Both horses were ultimately brought into the winner’s circle together. Bryan Bushey, his wife Barb, their Bush Racing partner Scott Labouliere, and others relished the moment.

“I mean to have that happen. I don’t know if I’ll ever experience that in another night of racing,” Bryan said.

The evening’s success was only beginning. Bush Racing and Kreiser won the third race with Keeping It Country  under Jomar Torres. Then, a half-hour later, they struck again in the fourth race with the Ricardo Chiappe-ridden Texas Tangie . Somehow, the owners and trainer managed to have four winners in three consecutive races.

“It was one of those nights you wish you had 15 in,” Kreiser quipped.

However, the clock struck midnight on this Pennsylvania fairytale a little early at about 8 p.m. ET, when a Bush Racing Stable horse finally lost, when Beyond the Bend  finished third in the fifth race for trainer Bryan George. Kreiser started another horse for another owner an hour later when Robert Derr’s Souper Catch  finished second.
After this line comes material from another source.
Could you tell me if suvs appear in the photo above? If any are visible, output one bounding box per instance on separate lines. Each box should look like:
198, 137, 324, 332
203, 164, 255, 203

For the Busheys to have this success at Penn National—their home track and only 30 minutes away from Bryan’s home—was only fitting. He said he started as a “track rat” at Penn National before becoming a horse owner.

“I’d go play basketball for a couple of hours and then actually run out to the track when you could get in free after the sixth or seventh race, and I’d bet on the races,” he said. “I mean, I just love horse racing.”

Bryan, a now-retired 65-year-old, said after being involved in athletics as a young man, he needed something to “fill that void, and horse racing was the thing. My son David, I used to take him out there when he was like 4 or 5 years old, and people would go nuts. They’d be like, what did you bring your kid out here for?”

David’s youthful exposure to horse racing apparently did not lead him astray. He now works in the technology sector. Bryan and Barb’s other son, Chris, is an accountant, and their daughter, Lauren, owns a mobile pet grooming business.

Bryan and David’s passion for the sport has not waned through the years, nor has their appreciation for backstretch workers and the people involved in their stable’s success. Bryan will sometimes host a “Sausage Saturday” for barn staff, picking up 50 or so links from the butcher and cooking them up.

After Thursday’s good fortune, Kreiser told him, “I got to step it up to like filets or something,” Bryan said.

Bush Racing Stable, formed in 2004 with the concept of allowing owners to join their partnership at a minimal cost, has expanded from a one-horse stable to what it is today, with 324 career victories from 1,342 starts and earnings of more than $5.8 million, not counting those owned with other owners. They have horses with three trainers at four tracks in the Mid-Atlantic, with Kreiser as their principal trainer, David said.

One of their horses, Persie , won 10 races for them and was the National Horsemen’s Benevolent and Protective Association Claiming Horse of the Year in 2018. 

The success they have experienced, David said, is primarily “due to our team and the people that dedicate themselves and their time to taking care of our horses. And that’s what it takes to be successful in this business. A really good partnership between owners, trainers, jockeys, grooms, hotwalkers, everyone, you name it.”

He expressed appreciation for the attention given to their claiming stable.

“The majority of the sport are guys like us, right?” he said.